Why shoe sizes are a mess

A couple of recent shoe experiences have really brought home to me, again,  how frustrating the issue of sizing is. I’ve previously posted about this in regards to clothing, this time it’s about the footwear.

Looking at it with an analytical eye, how hard can it be? In it’s basic form the average human foot has a single measurement of note, it’s length. This can be measured in metric or imperial measurements, and that is basically it. Now, I know theres someone already sitting there, hand raised, wanting to argue the point that we need to consider the width of the foot as well. Of course, we could, but very rarely do the makers of shoes consider this. How often do you get asked which width you need, or get offered a selection of widths? Almost never, because the makers make a standard one-width to fit all, or at least to fit most, and leave it at that.

size length

So, we agree that the length of the foot is the measurement that will decide which shoe will fit us, and that should pretty much wrap up this post. Hell no, not in 2014, at the pinnacle of human evolution! No wonder we can’t solve global warming or come up with an alternative to dino-oil, we’re still stuck trying to reach an agreement on how to match shoes to our feet!

If I’m asked “what size shoes do you take?” my first instinct is to reply “In metric or imperial, in UK or US, or even Japanese measurements?”. Which is the question that has to be asked, as we have at least 4 different scales we can measure define our feet by. I’m usually a 42.5, a UK8, a US9 and a 26.5. Which makes absolutely no sense at all. Why would UK and US sizes be different? Because everything is larger “over there”? Or because the world is insane?

size inches

And where do all these arbitrary numbers originate from? Are my feet 8 somethings long? No, the UK and US shoe sizes are even more bizarre than that. The unit they measure in is called “barleycorns” (kids, I’m not making this up, reality was better than the funny name I thought up!) and a foots length is not measured as a certain number of barleycorns, which would make sense. No, the point zero is a size 12 shoe, which is defined as 12″ long, and from there the sizes work backwards in either full or half barleycorns, each of which are 1/3″ in length. So for a size 8, my foot might be 12″ minus 4 times 1/3″, which is 10 2/3″, which works out to 27cm, which isn’t that far off the 26.5cm I measure my foot to be.

Though the question is still out there of why the US size is one larger than the UK… The reason for that is that they start counting at 1, not zero, in a similar way to how the floors of a building are numbered.

Oh, while not wishing to muddy the water further, I’ll not mention that this only goes for mens sizes, it’s different for women and kids.

• INFORMATION SUPPLIED:

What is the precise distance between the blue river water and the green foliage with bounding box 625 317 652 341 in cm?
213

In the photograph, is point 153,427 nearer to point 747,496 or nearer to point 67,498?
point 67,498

• ACTIONS TO TAKE:
[A] Answer these from the shoe-size text:
(i) What is the unit that UK and US shoe sizes are measured in called?
(ii) How long is one of those units?
(iii) What US size does the writer usually take?
[B] Write the next part of the shoe-size text, picking up after its last sentence.
The data is not needed for this work.

• RESPONSES PER TASK:
[A]
(i) Barleycorns.
(ii) 1/3″.
(iii) US9.

[B]
size cm

So how do the European metric sizes work? Well, again we have an oddly named and oddly sized unit of measurement. This time it’s a “Paris point” and comes in at 2/3 a centimetre. The shoe size is then the length of the last in Paris points. This does provide us an easy conversion from plain centimetres to shoe size, by multiplying the length of your foot by 1.5. This means my 26.5cm foot is a size 40, which would be a rough deal for a foot that is normally at least a 42! Then again, this would be a shoe fitting in the French way, where the toe is right up against the end. A more usual fitting would be adding in a centimetre of “air”, which would bring the size up to 41.5.

At this point you may be close to giving up on trying to follow this. Why must it be so complicated? Why can’t some innovative and clever people come up with a sane and understandable solution? Well, they have. From the land of the rising sun we have the Japanese system of shoe sizes and it works pretty much like this:

size foot measure

“How long is your foot?”, “26.5cm”, “Excellent, sir, you’ll be wanting a size 26.5 then”

Problem solved, everyone can understand it, it makes perfect logical sense and it will be no problem at all to efficiently match foot to shoe and conclude business. Then we can fix global warming, right?

No, of course not, it’s never that easy. Even though we have managed to get an exact measure for our feet (or to be more precise, our longest foot, as human feet are frequently not of identical length and shoe makers won’t let you buy two different sizes), the factories aren’t precise enough to actually produce shoes that have a scientifically accurate size.

Oh no, like for clothing, shoe sizes are ripe with voodoo and folklore. Consider the traditional British maker of Gentlemans shoes that is known to be about a size too large according to the stated size. Why? Apparently their lasts are from bygone times when men wore thick wool socks inside their shoes, so the sizes have accommodated the need for this.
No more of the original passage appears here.